Extrait du document:

_ _ _ _

Dans mon précédent billet, je discutais du taux très élevé de pollution émis par la Fonderie Horne, précisant que ces excès ne peuvent être légalement justifiés par l’argument des droits acquis, tel qu’avancé par le gouvernement.

Le coût social de cette pollution (qui, à terme, sera assumé par la province et ses contribuables) et les inquiétudes multiples créées par la situation appellent une réponse et un signal fort qui devra être envoyé à la communauté et aux entreprises. Dans ce contexte, est-il possible d’accorder les activités de l’entreprise aux normes provinciales sur la protection de l’environnement et, si oui, comment? À cet effet, je crois que plusieurs solutions sont envisageables.

Des avenues réalistes?
D’aucuns ont avancé que fermer la fonderie serait la voie à suivre. Mais cette option ne me semble pas plausible. Elle oppose directement la logique environnementale à la logique économique, alors qu’il convient de les faire travailler ensemble. La fermeture de l’usine aurait des conséquences dévastatrices sur le plan de l’économie, il ne faut pas se le cacher.

Tabler sur des mesures punitives à l’endroit de la fonderie n’est pas plus vraisemblable. En effet, par son laxisme, le ministère s’avère le principal responsable du niveau de pollution émis par l’entreprise qui, elle, ne fait que profiter d’une grande tolérance à son égard.

En outre, certains ont lancé l’idée d’établir une zone tampon autour de l’entreprise; d’autres ont proposé des mesures sanitaires de base à respecter pour les gens demeurant dans le quartier concerné1. Non seulement ces avenues sont contraignantes pour les citoyens, mais leur portée demeure à court terme et ne règle pas le problème de fond, soit le niveau de rejet des contaminants dans l’air.

Aussi, il apparaît impératif de resserrer la norme à laquelle doit se conformer la Fonderie Horne, tout en mettant en place des incitatifs pour la soutenir dans la recherche d’une solution environnementale.

_ _ _ _

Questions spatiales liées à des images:
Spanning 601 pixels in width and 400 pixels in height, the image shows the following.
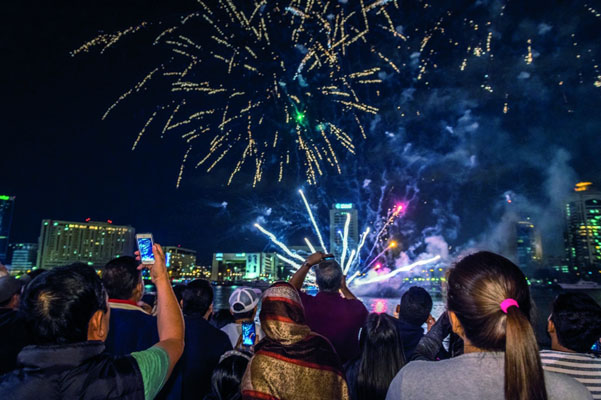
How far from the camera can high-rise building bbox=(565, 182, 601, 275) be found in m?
130

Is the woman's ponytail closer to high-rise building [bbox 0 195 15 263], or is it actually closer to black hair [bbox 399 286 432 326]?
black hair [bbox 399 286 432 326]

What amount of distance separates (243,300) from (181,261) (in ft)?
546

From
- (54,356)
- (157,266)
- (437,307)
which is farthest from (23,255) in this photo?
(54,356)

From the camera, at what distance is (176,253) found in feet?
509

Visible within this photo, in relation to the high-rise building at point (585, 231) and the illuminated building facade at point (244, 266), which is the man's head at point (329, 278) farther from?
the high-rise building at point (585, 231)

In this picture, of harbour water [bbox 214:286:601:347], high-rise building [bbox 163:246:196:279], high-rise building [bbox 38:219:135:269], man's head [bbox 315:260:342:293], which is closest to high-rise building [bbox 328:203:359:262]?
harbour water [bbox 214:286:601:347]

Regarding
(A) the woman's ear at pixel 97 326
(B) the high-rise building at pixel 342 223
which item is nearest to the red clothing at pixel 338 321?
(A) the woman's ear at pixel 97 326

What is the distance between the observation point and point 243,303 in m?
4.16

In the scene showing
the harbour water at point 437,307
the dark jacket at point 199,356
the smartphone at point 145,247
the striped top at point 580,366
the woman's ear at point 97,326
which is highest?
the smartphone at point 145,247

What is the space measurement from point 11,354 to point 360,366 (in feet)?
9.50

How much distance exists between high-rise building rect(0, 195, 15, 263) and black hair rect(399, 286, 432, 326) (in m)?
125

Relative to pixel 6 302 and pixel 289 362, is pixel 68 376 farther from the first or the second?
pixel 6 302

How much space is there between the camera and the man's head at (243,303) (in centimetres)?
417

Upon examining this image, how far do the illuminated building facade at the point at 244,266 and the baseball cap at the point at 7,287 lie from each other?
131 meters
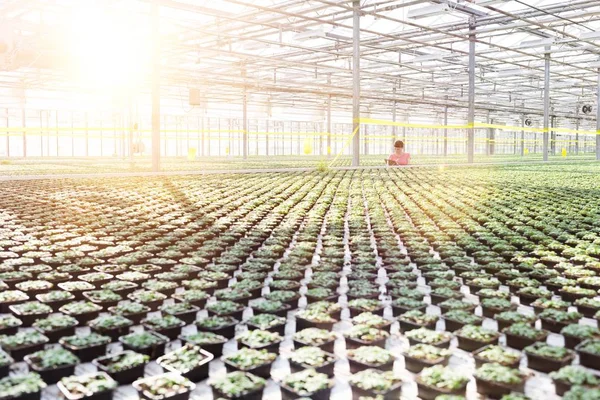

_ _ _ _

Consigne: Recopiez fidèlement le passage du texte sur la pollution de la Fonderie Horne qui va de « Dans mon précédent » jusqu'à « solutions sont envisageables. ».

Résultat final:
Dans mon précédent billet, je discutais du taux très élevé de pollution émis par la Fonderie Horne, précisant que ces excès ne peuvent être légalement justifiés par l’argument des droits acquis, tel qu’avancé par le gouvernement.

Le coût social de cette pollution (qui, à terme, sera assumé par la province et ses contribuables) et les inquiétudes multiples créées par la situation appellent une réponse et un signal fort qui devra être envoyé à la communauté et aux entreprises. Dans ce contexte, est-il possible d’accorder les activités de l’entreprise aux normes provinciales sur la protection de l’environnement et, si oui, comment? À cet effet, je crois que plusieurs solutions sont envisageables.